# Pc aufrüsten Tipps für Prozessor



## cleanerleon (4. Oktober 2014)

*Pc aufrüsten Tipps für Prozessor*

Guten Abend,
Da ich finde dass mein Pc mittlerweile etwas unangemessen für die neuesten Spiele ist, das wären bei mir primär WoW und Arma3, habe ich vor meinen Pc aufzurüsten und wollte ein paar Meinungen zu den aktuellen Prozessoren hören.

Zu meinem derzeitigen Setup:

Mainboard: MSI 760gm-p23
Prozessor: AMD FX-4100
Grafikkarte: Sapphire Vapor-X R9 280X Tri-X
(Die habe ich schon aufgerüstet sowie das Netzteil, kann aber das volle Potential ohne entsprechenden Prozessor nicht wirklich nutzen)
Netzteil is von Be quiet! 500W
RAM sind 8GB Marke kann ich jetzt aus dem Stehgreif nich sagen
Und Festplatte is von Western Digital 750GB auch schon etwas älter überlege die mit einer SSD zu verstärken

So meine Frage wäre jetzt: Gibt es Prozessoren die sich von der Preis/Leistung her lohnen und noch in mein Mainboard passen und auch noch bei hohen Grafikeinstellungen mithalten können? Oder falls es sich nicht lohnt das alte Mainboard weiter zu nutzen, was würdet ihr mir als CPU Mainboard Kombi empfehlen was natürlich zu Grafikkarte und Netzteil zumindest passen sollte, da ich die jetzt ungern noch tauschen möchte ;D

Vom Budget her bin ich da noch nicht so festgelegt und wenn sich für relative Mehrkosten was besseres mehr lohnen würde, wäre ich da nicht abgeneigt, aber grob würde ich für den Prozessor alleine so 150-180 Euro zahlen und zusammen mit Mainboard so ca. 240-260 Euro.
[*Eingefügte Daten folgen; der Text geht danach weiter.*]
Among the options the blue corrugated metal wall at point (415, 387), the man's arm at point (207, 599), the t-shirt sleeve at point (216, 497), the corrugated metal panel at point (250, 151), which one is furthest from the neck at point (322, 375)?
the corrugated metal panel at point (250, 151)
Zum Overclocken werde ich denke ich in den nächsten Wochen erstmal nicht übergehen aufgrund relativer Unerfahrenheit es ist aber nicht auszuschliessen, dass ich mich da mal ranwagen werde, daher auch die relativ kühlstarke GraKa.

So hoffe jemand hat Lust sich meiner Mal anzunehmen und kann mir da vielleicht ein paar vielversprechende Tipps zu Angeboten geben.
Gruß Leon


----------



## Herbboy (5. Oktober 2014)

Da gibt es leider keine aktuellen passenden CPUs mehr.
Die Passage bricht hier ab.